● **TEXT UNDER STUDY**
+++
Oral Medications May Cause More Harm in Rare Form of Diabetes
Maturity-onset diabetes of the young is a rare form of diabetes caused by a range of genetic mutations that interrupt beta cell function.
Treating a rare genetic form of diabetes with oral medications may do more harm than good.
Maturity-onset diabetes of the young (MODY1) is a rare form of diabetes caused by a range of genetic mutations that interrupt beta cell function. Although it differs from type 2 diabetes, it is often misdiagnosed because symptoms appear similar.
A recent study conducted at Washington University School of Medicine suggests that the oral medications used to stimulate beta cells to release more insulin in type 2 diabetes may actually kill those same cells in people with MODY1 by overstressing them.
"People diagnosed with type 2 diabetes are treated with oral medications that make insulin-secreting beta cells very active," said first author Benjamin D. Moore, PhD, a former postdoctoral fellow at Washington University who is now at Massachusetts General Hospital. "But the MODY1 pathway we've uncovered shows that stimulating those cells with those drugs can lead to beta cell death. That means these patients can become dependent on insulin injections much sooner."
+++
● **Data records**

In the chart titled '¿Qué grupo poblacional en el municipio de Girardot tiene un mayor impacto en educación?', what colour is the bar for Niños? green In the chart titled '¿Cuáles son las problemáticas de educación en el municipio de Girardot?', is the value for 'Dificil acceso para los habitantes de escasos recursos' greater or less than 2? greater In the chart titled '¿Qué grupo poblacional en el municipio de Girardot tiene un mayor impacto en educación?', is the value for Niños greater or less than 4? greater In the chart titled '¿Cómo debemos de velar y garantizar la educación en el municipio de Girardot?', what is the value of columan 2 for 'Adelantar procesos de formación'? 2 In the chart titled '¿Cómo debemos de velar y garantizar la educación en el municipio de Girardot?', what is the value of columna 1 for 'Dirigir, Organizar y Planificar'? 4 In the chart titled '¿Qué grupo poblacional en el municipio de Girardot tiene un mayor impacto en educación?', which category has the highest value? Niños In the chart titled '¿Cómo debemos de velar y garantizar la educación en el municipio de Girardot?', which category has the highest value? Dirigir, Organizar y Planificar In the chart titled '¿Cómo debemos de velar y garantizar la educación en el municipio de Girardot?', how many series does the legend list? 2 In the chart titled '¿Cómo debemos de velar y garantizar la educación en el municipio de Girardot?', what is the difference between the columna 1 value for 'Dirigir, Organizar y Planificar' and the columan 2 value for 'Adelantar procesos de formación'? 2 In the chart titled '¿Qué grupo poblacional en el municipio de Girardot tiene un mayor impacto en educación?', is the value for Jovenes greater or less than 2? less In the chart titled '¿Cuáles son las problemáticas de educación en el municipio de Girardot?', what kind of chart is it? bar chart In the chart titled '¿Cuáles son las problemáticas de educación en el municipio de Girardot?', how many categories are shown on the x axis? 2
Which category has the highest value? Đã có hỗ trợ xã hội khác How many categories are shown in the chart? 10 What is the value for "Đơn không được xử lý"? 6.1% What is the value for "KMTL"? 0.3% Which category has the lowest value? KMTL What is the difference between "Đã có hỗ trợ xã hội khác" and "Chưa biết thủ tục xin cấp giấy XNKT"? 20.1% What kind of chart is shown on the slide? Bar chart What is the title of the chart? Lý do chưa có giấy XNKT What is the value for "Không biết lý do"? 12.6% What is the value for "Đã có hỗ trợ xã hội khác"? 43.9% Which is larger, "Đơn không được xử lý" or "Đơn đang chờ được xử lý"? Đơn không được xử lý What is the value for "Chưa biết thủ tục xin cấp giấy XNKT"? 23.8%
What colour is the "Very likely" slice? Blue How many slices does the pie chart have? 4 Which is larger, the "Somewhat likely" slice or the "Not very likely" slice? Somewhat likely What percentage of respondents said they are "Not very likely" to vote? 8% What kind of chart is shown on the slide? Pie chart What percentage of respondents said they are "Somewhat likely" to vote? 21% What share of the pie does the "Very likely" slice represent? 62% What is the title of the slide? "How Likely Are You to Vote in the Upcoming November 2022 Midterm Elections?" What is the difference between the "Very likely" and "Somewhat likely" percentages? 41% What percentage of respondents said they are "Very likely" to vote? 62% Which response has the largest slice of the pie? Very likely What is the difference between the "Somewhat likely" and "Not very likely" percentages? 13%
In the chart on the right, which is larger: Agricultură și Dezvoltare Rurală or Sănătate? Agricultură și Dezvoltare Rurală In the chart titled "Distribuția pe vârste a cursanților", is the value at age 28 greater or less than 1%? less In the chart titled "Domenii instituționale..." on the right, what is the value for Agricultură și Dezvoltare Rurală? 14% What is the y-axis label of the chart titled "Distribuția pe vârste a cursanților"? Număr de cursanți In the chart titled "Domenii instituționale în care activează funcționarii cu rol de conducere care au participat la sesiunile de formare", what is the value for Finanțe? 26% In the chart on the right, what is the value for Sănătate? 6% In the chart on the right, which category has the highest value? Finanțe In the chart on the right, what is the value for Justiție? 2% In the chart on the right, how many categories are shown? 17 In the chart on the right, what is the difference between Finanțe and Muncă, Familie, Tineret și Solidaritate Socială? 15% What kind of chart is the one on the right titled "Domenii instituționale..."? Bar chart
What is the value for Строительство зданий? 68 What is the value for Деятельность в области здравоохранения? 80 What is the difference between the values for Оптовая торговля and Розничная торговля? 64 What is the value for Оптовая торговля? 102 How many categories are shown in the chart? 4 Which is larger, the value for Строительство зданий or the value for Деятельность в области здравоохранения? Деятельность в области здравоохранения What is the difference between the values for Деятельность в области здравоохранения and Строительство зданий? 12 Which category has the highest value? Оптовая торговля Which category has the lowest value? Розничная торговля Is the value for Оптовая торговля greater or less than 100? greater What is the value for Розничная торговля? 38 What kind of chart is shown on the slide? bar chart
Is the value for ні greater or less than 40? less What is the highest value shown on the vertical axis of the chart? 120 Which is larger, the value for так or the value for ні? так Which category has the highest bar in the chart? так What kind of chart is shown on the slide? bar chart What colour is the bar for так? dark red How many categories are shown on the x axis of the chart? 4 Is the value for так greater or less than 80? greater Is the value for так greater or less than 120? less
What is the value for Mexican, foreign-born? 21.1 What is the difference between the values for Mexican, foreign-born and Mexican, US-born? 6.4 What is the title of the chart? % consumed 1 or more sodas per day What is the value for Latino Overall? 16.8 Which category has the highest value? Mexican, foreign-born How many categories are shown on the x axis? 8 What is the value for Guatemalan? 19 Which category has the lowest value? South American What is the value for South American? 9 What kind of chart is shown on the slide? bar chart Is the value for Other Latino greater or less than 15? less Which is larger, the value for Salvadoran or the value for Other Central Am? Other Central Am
+++
● **REQUIRED WORK**
A) According to the article on oral medications and MODY1, at which institution was the recent study conducted?
B) Write the next part of the article on oral medications and MODY1, picking up after its final sentence.

● **ANSWERS TO THE EXERCISE**
A) Washington University School of Medicine

B)
Moore, working under Jason C. Mills, MD, PhD, associate professor of medicine at Washington University and his team identified a pathway in which hepatocyte nuclear factor 4-alpha induces expression of a gene involved in regulating the cells that secrete insulin, and that can cause MODY1 when mutated. MODY affects around 3 to 5 percent of people.
"It's important to diagnose patients as accurately as possible and to attempt to target the correct pathway," Moore said. These patients may benefit from therapies designed to target this pathway that regulates the beta cells. Their findings are published in the March 18 issue of the Journal of Biological Chemistry.
The pathway may also affect the secretion of enzymes in the stomach, liver, kidney, and intestines, and Moore and Mills believe the pathway they have identified may also be important in other disorders involving enzyme-secreting cells.
"Nature doesn't re-invent the wheel," Mills said.
"What these different cells secrete is very different, but the machinery is very similar. As with auto plants, although a BMW is very different from a Volkswagen, the factories where those cars are built are not really that different. It appears the same thing may be true for a number of these cells that secrete key enzymes in the gastrointestinal tract."